Objective: ModelDB (https://modeldb.science) is a discovery platform for computational neuroscience, containing over 1850 published model codes with standardized metadata. These codes were mainly supplied from unsolicited model author submissions, but this approach is inherently limited. For example, we estimate we have captured only around one-third of NEURON models, the most common type of models in ModelDB. To more completely characterize the state of computational neuroscience modeling work, we aim to identify works containing results derived from computational neuroscience approaches and their standardized associated metadata (eg, cell types, research topics).

Materials and methods: Known computational neuroscience work from ModelDB and identified neuroscience work queried from PubMed were included in our study. After pre-screening with SPECTER2 (a free document embedding method), GPT-3.5, and GPT-4 were used to identify likely computational neuroscience work and relevant metadata.

Results: SPECTER2, GPT-4, and GPT-3.5 demonstrated varied but high abilities in identification of computational neuroscience work. GPT-4 achieved 96.9% accuracy and GPT-3.5 improved from 54.2% to 85.5% through instruction-tuning and Chain of Thought. GPT-4 also showed high potential in identifying relevant metadata annotations.

Discussion: Accuracy in identification and extraction might further be improved by dealing with ambiguity of what are computational elements, including more information from papers (eg, Methods section), improving prompts, etc.
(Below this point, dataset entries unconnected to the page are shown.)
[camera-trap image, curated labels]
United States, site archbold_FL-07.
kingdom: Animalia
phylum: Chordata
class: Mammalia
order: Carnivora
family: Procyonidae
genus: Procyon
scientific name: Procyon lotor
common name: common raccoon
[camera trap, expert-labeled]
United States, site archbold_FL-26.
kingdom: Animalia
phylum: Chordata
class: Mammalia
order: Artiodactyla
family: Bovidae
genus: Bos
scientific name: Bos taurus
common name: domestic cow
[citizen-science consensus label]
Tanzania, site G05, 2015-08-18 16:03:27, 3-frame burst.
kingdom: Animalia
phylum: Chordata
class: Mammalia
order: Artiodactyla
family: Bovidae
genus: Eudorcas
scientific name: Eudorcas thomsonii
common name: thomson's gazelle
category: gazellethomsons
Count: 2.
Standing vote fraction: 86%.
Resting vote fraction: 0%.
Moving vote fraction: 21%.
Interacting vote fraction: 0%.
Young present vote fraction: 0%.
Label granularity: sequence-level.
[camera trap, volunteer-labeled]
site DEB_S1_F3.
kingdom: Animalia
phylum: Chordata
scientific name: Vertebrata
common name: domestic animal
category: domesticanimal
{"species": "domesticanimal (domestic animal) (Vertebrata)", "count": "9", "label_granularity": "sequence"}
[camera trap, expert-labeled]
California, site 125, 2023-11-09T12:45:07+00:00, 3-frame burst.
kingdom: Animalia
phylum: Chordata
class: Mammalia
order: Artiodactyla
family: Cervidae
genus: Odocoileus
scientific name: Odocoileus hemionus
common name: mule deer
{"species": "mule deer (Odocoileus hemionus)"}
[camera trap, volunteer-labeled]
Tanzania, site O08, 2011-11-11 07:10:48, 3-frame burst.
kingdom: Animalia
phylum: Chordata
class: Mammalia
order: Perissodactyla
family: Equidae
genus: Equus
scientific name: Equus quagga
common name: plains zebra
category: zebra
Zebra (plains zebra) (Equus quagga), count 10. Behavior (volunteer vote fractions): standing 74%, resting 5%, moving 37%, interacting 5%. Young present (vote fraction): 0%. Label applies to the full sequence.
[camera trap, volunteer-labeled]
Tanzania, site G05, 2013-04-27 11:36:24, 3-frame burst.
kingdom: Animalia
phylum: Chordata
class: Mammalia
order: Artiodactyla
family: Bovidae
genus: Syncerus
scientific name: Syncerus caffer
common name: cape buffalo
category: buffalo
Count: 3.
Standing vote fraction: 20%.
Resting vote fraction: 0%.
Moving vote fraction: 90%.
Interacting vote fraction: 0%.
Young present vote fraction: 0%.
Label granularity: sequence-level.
Conclusion: Natural language processing and large language model techniques can be added to ModelDB to facilitate further model discovery, and will contribute to a more standardized and comprehensive framework for establishing domain-specific resources.

查看原文本刊更多论文

将文献筛选和整理自动化，并应用于计算神经科学。

目的：ModelDB (https://modeldb.science) 是一个用于计算神经科学的发现平台，包含 1850 多个已发布的带有标准化元数据的模型代码。这些代码主要来自模型作者的主动提交，但这种方法本身存在局限性。例如，我们估计只捕获了神经元模型的三分之一左右，而神经元模型是 ModelDB 中最常见的模型类型。为了更全面地描述计算神经科学建模工作的现状，我们的目标是识别包含计算神经科学方法衍生结果的作品及其标准化的相关元数据（如细胞类型、研究课题）：我们的研究包括从 ModelDB 中已知的计算神经科学作品和从 PubMed 中查询到的神经科学作品。经过 SPECTER2（一种免费的文档嵌入方法）、GPT-3.5 和 GPT-4 的预筛选，我们确定了可能的计算神经科学工作和相关元数据：结果：SPECTER2、GPT-4 和 GPT-3.5 在识别计算神经科学作品方面表现出了不同但很高的能力。GPT-4 的准确率达到 96.9%，GPT-3.5 通过指令调整和思维链从 54.2% 提高到 85.5%。GPT-4 在识别相关元数据注释方面也表现出了很高的潜力：讨论：通过处理计算要素的模糊性、从论文中纳入更多信息（如方法部分）、改进提示等，识别和提取的准确性可能会进一步提高：结论：自然语言处理和大型语言模型技术可以添加到 ModelDB 中，以促进模型的进一步发现，并将有助于建立一个更加标准化和全面的框架，用于建立特定领域的资源。

本文章由计算机程序翻译，如有差异，请以英文原文为准。

求助全文

约1分钟内获得全文求助全文

来源期刊

Journal of the American Medical Informatics Association 医学-计算机：跨学科应用

CiteScore

14.50

自引率

7.80%

发文量

230

审稿时长

3-8 weeks

期刊介绍： JAMIA is AMIA''s premier peer-reviewed journal for biomedical and health informatics. Covering the full spectrum of activities in the field, JAMIA includes informatics articles in the areas of clinical care, clinical research, translational science, implementation science, imaging, education, consumer health, public health, and policy. JAMIA''s articles describe innovative informatics research and systems that help to advance biomedical science and to promote health. Case reports, perspectives and reviews also help readers stay connected with the most important informatics developments in implementation, policy and education.